For celebrity stylist and costume designer Kate Halfpenny, building up a collection of fabulous pieces goes with the job. How could north Londoners like Kate Moss and Daisy Lowe as well as international stars Rihanna and Cate Blanchett rock a red carpet if it weren’t for her magpie-like eye for a vintage showstopper, not to mention Mylene Klass’s north London abode, which has also been given the Halfpenny treatment?
For women of a certain age that eye is best known for its retro-infused, laid-back take on the wedding dress, which anyone who’s stopped by her appointment-free, fee-free, airs-and-graces-free bridal boutique knows and loves (so speaks a serial bridesmaid).
But it’s that collection that has seen Halfpenny and her husband, James, a creative director at an east London agency, outgrow their three-bedroom mews house in Camden, on the market for £1,350,000, and is sending them to a bigger space in Hackney where the prints and paintings will have space to breath – and multiply.
“I’m selling the house with gritted teeth but I know somebody will fall in love with it and it’ll be a perfect home for them,” says Halfpenny. “We’ve got a huge and growing collection of furniture and art. We’ve run out of wall space, we’ve got a whole set of prints that we’ve got at the framers and we haven’t got anywhere to put it, as you can see.”
It’s true that pictures line the walls of the former printers’ premises, which Halfpenny gutted and renovated when the couple moved in seven years ago, replacing the 1980s pine-and-glass look with wooden floorboards, exposing the original concrete floor and installing large windows.

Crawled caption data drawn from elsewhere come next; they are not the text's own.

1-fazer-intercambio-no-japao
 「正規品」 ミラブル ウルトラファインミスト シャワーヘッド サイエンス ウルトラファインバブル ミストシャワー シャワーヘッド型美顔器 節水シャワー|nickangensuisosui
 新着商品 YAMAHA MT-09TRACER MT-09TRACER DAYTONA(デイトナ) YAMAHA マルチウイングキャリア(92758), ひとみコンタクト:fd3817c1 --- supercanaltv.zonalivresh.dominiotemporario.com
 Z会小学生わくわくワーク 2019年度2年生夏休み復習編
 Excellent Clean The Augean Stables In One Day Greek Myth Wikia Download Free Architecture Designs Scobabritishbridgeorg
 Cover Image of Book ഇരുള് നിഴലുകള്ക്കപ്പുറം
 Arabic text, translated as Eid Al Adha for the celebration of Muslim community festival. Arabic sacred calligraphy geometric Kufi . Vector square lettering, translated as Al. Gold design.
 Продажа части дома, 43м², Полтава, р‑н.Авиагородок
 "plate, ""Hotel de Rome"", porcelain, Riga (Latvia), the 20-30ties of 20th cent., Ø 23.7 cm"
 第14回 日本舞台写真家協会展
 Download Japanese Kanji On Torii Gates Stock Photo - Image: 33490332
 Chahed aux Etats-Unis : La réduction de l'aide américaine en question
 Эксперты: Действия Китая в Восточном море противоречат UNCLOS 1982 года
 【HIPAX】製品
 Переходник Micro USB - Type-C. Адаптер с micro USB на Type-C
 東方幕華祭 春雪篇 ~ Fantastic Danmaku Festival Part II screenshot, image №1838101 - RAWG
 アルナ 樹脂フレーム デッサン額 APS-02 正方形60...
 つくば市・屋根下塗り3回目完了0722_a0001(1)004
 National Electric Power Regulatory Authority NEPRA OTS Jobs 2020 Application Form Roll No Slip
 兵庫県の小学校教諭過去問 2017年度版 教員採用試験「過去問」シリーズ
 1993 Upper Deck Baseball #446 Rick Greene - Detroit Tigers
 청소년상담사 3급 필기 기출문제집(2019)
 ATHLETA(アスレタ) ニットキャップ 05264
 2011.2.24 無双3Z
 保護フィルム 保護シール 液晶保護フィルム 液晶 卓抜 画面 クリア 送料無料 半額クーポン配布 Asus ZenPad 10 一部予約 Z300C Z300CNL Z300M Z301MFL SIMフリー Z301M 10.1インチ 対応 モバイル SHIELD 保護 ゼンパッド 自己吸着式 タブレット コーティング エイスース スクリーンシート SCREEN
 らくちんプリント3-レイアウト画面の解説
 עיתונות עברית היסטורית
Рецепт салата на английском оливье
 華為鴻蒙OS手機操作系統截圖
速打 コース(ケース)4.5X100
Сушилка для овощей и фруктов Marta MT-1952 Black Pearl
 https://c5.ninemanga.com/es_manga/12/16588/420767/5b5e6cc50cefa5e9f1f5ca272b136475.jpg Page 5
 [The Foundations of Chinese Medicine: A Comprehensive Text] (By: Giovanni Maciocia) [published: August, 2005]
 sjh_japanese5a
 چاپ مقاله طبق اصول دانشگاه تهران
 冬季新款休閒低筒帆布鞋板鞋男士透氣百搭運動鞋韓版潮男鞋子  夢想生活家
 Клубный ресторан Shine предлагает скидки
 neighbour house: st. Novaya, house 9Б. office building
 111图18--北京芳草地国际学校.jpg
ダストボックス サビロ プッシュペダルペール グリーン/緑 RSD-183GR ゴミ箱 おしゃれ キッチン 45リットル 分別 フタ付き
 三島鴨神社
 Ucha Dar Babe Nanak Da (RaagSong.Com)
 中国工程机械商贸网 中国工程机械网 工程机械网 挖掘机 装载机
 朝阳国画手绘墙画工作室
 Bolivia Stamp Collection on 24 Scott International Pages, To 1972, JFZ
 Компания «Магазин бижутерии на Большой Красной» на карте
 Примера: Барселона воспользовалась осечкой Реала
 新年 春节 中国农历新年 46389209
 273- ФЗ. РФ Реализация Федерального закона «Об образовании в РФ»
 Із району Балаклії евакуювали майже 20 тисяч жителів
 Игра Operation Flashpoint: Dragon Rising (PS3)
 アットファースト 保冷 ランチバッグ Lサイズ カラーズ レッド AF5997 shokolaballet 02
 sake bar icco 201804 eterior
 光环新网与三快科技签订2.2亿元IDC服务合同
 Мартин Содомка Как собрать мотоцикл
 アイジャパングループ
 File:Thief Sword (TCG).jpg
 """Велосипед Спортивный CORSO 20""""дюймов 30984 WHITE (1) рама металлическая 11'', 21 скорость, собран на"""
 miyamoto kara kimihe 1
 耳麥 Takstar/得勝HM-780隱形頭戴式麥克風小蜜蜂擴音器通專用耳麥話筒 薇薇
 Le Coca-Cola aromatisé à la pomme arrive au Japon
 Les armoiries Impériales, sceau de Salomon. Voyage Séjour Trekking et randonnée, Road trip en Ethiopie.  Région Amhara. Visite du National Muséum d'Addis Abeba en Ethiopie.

Fabulous one-off vintage furniture and antique objets fill the rest of the space, while overspill heads down to the couples’ beach house in the London thrifters’ favourite holiday spot.
“We have a house in Whitstable and there’s amazing antiques shops down there and in Margate. Anything that doesn’t fit in here just goes down there.”
There’s not a scrap of IKEA in the house, Halfpenny says, which comes as little surprise since the property is the polar opposite of the Swedish monolith’s disposable, anonymous basics ethos.
Whereas in many relationships one partner holds the worst excesses of the other in check when it comes to home décor, spending or collecting, Halfpenny and her husband clearly share an aesthetic, which developed before they were even a couple and revealed itself in a strange twist of fate.
“Before we ever got together, James saw the huge set of drawers that we have behind the sofa in the living room in a shop and went home to measure up his space to see if they’d fit. He called them back from home and said he’d like to take them but the shop had already sold them – to me. Now they’re our shared drawers.”
Compounding the effect is the addition to the family eight months ago of baby Sylvester, who has come with his own growing portfolio of stuff.
“We always swore we’d never sell this house but we decided we had to grow up. We considered staying put and putting a glass box on the top like some of the neighbours have done but it wasn’t the long term solution.
“The house does work for a small family – it’s a three-double bedroom house – just not for the way we live. It’s not really the baby’s fault. He’s just compounded the fact that we’re collectors.”